Chemoresistance is a hallmark of GBM recurrence, and there is strong experimental evidence that chemoresistance and tumor recurrence are associated with stem cell characteristics in GBM. GBM chemical resistance to TMZ can be improved by targeting the highly active ALDH1 associated with GSCs or directly targeting GSCs. Meanwhile, targeted inhibition of autophagy and adaptive unfolded protein response (UPR) may be a strategy to improve the efficacy of chemotherapeutic agents to overcome drug resistance caused by autophagy and UPR. The high genomic heterogeneity of GBM is the main reason for the lack of efficacy of targeted therapy in patients. Inhibition of purine synthesis may be a promising strategy for overcoming therapeutic resistance in GBM, a genome-heterogeneous disease. Meanwhile, to avoid immune escape and tolerance, the dosage design and timing of administration in combination should also be well studied.

Also, elderly patients have become one of the reasons for poor prognostic factors in GBM with the increasing longevity of people in world population and the higher incidence of GBM in elderly patients. The physical condition of elderly patients and whether the damage of drugs to the aging brain is irreversible are also factors that need to be considered in the process of drug development and optimization.

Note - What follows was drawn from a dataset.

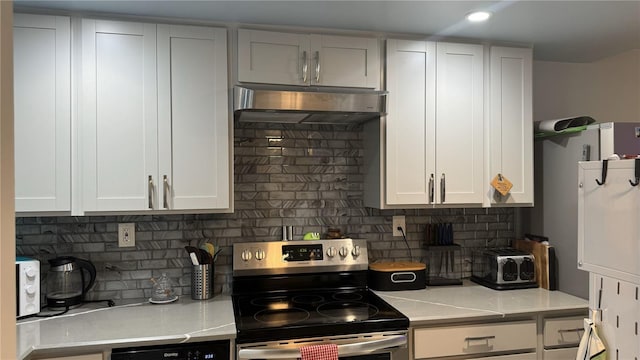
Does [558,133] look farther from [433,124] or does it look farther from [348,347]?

From the perspective of innovative GBM treatment strategies, NSC-CEAd-S-Pk7, an oncolytic adenovirus delivered to across the BBB via NSCs, is feasible and safe in patients with newly diagnosed high-grade glioma. This demonstrates that drug delivery by NSCs may be an innovative and effective central targeting strategy. Other innovations include combining the capacity of natural proteins and viral particulates to cross the BBB with inhibitors that target specific proteins to achieve GBM treatment via intravenous injection. Finally, peptide vaccines are an invaluable tool for the application of immunotherapy in the treatment of GBM.

In the treatment of cancer, though, the efficacy of biomacromolecules is increasingly recognized as a priority. However, in the treatment of GBM, small molecule inhibitors have a greater advantage in entering the CNS to exert efficacy due to their relatively simple structure. Meanwhile, the cost of the compound itself is much lower than that of biological macromolecules, which makes it more acceptable to patients. As the molecular mechanism and biomarkers of GBM are more clearly studied in the future, more targeted small molecule compounds with excellent BBB permeability will still be the main research and development direction of GBM treatment drugs. How to combine the advantages of biological macromolecules and small molecule inhibitors to complement each other and bring benefits to GBM patients is also worthy of researchers' consideration and efforts.